Gelandang serang asal Paraguay itu sejatinya sudah hampir merampungkan kepindahannya dengan nilai transfer mencapai £13,8 juta (Rp303 miliar).
Kesepakatan ini semula dianggap menguntungkan semua pihak, sebab Strasbourg dan Chelsea sama-sama berada di bawah kepemilikan BlueCo, konsorsium yang dipimpin Todd Boehly serta Clearlake Capital.
Baca juga: Strategi Transfer Massal Chelsea: Mengapa Todd Boehly Membeli Banyak Pemain Medioker?
Dengan skema tersebut, Enciso bahkan berpeluang merapat ke Chelsea musim depan jika tampil meyakinkan di bersama Strasbourg.
Namun, kabar mengejutkan datang dari jurnalis Paraguay, Wilson González Bronce. Proses transfer dihentikan setelah Enciso gagal melewati tes medis pada Selasa (26/8/2025).
Penyebab gagalnya transfer ini adalah masalah cedera lutut yang masih membayangi Enciso.
Pemain berusia 21 tahun tersebut sudah menjalani tiga kali operasi pada lutut kirinya, termasuk operasi terakhir yang dilakukan awal musim panas ini.
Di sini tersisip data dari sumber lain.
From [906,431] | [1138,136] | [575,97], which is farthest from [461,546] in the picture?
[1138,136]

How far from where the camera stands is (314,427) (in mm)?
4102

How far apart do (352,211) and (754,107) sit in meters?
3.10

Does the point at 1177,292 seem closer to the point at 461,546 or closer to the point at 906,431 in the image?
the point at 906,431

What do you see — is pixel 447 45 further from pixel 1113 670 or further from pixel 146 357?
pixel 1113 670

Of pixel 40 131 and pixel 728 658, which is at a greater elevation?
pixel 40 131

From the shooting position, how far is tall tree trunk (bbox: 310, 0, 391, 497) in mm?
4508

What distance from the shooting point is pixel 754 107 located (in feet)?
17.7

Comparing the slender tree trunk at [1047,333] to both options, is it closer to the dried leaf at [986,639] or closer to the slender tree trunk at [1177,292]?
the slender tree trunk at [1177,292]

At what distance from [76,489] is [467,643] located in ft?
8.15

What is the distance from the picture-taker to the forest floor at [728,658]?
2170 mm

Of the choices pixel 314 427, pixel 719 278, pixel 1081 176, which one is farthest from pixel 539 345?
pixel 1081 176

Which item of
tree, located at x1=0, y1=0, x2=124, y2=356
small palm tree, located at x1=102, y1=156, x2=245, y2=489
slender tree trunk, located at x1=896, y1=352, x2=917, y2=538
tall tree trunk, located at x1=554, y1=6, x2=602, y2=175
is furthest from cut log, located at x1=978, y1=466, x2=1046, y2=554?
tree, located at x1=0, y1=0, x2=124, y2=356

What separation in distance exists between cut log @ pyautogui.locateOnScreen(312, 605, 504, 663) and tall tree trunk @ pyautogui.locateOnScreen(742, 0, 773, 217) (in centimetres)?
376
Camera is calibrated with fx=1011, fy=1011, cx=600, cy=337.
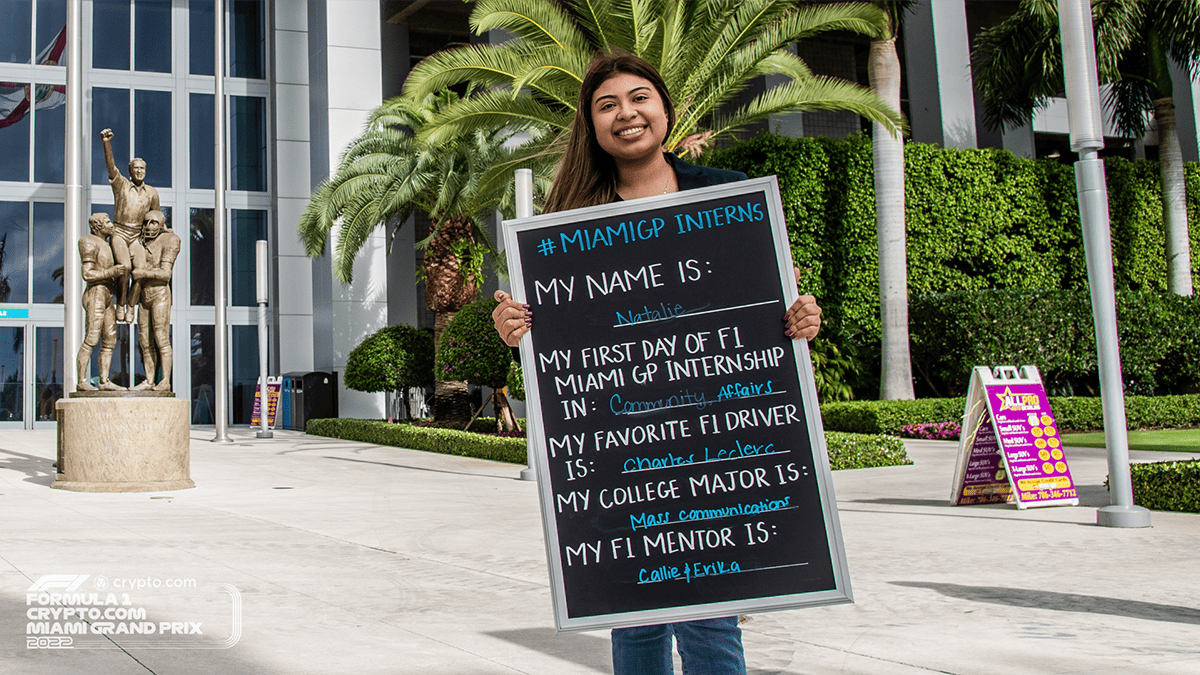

“Sayangnya, transfer Julio Enciso ke Strasbourg gagal. Tes medis yang dijalani menunjukkan masalah serius pada lututnya,” ungkap jurnalis Paraguay, Wilson González Bronce, kepada Radio Nanduti.
Bronce menjelaskan, tes medis biasanya hanya berlangsung satu hari dengan hasil langsung diputuskan.
Namun, karena riwayat cedera Enciso yang cukup serius, pihak klub melakukan pemeriksaan tambahan. Hasilnya tetap tidak memuaskan, sehingga pihak Strasbourg memutuskan untuk membatalkan kesepakatan.
Dengan kegagalan ini, Julio Enciso dipastikan bertahan di Brighton.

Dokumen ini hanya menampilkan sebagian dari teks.